Multi-conjugate of sirna and preparing method thereof
Abstract
The present invention relates to a multi-conjugate of small interfering RNA (siRNA) and a preparing method of the same, more precisely a multi-conjugate of siRNA prepared by direct binding of double stranded sense/antisense siRNA monomers or indirect covalent bonding mediated by a cross-linking agent or a polymer, and a preparing method of the same. The preparing method of a siRNA multi-conjugate of the present invention is characterized by simple and efficient reaction and thereby the prepared siRNA multi-conjugate of the present invention has high molecular weight multiple times the conventional siRNA, so that it has high negative charge density, suggesting that it has excellent ionic interaction with a cationic gene carrier and high gene delivery efficiency.
Claims
exact text as granted — not AI-modified1 - 10 . (canceled)
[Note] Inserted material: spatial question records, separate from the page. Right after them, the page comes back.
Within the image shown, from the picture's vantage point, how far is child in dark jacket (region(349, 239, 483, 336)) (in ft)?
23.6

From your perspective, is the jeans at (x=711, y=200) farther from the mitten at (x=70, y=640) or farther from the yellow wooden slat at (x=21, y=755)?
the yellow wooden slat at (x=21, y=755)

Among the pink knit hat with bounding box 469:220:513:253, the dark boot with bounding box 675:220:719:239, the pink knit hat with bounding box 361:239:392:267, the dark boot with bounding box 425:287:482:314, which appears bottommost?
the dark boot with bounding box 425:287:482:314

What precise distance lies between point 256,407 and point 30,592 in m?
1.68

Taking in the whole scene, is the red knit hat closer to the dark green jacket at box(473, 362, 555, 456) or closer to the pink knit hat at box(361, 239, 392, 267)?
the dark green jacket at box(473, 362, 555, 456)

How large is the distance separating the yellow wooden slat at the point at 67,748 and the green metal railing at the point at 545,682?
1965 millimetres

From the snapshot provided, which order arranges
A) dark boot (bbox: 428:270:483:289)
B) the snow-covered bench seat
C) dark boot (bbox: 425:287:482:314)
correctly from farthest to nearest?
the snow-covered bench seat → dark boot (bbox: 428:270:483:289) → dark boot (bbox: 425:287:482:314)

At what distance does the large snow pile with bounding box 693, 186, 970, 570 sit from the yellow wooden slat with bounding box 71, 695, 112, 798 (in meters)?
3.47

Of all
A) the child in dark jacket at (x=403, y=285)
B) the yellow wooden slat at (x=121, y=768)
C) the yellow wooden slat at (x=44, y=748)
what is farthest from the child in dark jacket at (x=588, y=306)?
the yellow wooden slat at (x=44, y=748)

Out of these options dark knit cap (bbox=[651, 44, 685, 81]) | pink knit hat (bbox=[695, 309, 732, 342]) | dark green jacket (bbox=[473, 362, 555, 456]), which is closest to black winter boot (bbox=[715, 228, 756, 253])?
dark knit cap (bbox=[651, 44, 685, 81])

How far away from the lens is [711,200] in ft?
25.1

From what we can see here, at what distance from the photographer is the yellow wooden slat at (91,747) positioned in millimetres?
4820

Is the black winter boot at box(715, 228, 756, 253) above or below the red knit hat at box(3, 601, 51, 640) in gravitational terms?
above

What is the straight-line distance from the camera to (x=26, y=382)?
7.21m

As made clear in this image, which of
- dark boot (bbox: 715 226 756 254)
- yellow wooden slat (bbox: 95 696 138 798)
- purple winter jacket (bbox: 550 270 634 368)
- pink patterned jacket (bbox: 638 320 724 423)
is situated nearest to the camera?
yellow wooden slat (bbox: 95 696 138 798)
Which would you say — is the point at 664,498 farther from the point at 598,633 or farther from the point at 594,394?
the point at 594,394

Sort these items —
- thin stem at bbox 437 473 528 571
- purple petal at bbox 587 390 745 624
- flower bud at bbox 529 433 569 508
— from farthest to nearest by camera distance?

11 . A multi-conjugate of siRNA having the following structure:
(—X-A) n [Structural Formula I]
or or x-A—(X-A—) n -x′ [Structural Formula II]
wherein,
X is double-stranded siRNA monomer;
x or x′ is single-stranded siRNA monomer;
A comprises a cross-linking agent or a polymer having a cleavable bond; and
n is the number of double-stranded siRNA monomer.
12 . The multi-conjugate of siRNA according to claim 11 , wherein the double-stranded siRNA monomer is composed of 15-29 nucleotides.
13 . The multi-conjugate of siRNA according to claim 11 , wherein the number n is one of 1-100.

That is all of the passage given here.